Action item:
Find every line below with the word "States". Then give only how many there are.

Dataset entries:
:::::

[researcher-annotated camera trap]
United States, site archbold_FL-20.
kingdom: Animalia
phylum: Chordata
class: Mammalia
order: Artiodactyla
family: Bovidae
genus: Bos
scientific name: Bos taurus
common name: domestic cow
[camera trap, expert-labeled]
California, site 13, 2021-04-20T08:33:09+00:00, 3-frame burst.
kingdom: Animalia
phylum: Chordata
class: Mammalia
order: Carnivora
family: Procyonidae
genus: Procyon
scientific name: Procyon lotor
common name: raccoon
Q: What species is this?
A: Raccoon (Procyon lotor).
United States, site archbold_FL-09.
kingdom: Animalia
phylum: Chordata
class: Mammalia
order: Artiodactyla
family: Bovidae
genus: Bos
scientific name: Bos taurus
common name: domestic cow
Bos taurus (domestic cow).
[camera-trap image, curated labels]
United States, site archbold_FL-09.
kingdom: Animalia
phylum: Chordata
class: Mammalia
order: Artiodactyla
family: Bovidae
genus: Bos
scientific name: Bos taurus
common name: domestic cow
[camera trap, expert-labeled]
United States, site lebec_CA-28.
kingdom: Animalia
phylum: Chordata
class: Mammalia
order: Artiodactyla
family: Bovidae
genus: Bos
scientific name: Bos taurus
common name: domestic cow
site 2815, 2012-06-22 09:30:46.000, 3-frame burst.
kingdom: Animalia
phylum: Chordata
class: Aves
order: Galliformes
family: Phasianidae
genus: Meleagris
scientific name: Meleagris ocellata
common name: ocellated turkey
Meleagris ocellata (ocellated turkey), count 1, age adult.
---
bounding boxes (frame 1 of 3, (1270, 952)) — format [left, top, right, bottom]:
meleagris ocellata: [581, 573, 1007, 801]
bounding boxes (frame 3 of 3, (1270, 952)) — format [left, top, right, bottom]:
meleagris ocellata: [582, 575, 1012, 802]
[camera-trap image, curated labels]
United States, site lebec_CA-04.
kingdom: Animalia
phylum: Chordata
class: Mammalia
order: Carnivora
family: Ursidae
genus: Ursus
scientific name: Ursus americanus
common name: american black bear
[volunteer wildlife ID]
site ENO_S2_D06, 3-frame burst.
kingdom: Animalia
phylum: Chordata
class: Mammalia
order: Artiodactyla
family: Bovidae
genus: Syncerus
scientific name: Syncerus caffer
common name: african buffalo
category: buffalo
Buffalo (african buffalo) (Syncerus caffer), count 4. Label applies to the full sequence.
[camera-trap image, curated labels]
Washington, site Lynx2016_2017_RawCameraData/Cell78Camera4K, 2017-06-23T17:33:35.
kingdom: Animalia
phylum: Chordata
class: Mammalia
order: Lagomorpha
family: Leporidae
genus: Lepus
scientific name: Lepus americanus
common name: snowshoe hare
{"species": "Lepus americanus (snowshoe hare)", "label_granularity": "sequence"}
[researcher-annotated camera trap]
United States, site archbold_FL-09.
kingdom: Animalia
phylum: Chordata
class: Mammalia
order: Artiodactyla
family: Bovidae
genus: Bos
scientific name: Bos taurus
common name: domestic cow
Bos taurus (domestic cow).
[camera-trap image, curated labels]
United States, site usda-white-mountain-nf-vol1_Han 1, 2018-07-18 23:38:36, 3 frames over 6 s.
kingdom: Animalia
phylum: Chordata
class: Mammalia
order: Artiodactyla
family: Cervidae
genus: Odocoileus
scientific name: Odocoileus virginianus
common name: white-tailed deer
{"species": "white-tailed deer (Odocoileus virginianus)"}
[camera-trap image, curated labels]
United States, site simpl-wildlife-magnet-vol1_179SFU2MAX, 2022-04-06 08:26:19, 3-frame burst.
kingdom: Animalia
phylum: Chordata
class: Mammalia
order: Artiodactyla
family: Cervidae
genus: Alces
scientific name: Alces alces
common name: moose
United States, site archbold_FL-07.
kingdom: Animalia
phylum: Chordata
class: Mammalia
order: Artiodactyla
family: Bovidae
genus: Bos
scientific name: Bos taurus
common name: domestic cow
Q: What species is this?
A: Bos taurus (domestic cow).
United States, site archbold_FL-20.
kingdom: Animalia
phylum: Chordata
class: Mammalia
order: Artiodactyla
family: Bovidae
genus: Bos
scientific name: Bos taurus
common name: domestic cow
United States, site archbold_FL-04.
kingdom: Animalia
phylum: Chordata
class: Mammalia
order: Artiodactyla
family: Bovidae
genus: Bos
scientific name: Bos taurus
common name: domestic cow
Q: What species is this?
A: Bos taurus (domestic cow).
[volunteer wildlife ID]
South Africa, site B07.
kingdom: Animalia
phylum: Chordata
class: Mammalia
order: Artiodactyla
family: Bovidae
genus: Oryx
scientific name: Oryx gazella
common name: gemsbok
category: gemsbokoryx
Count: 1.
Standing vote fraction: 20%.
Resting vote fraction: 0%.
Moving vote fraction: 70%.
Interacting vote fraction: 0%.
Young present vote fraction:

:::::

Solution:
11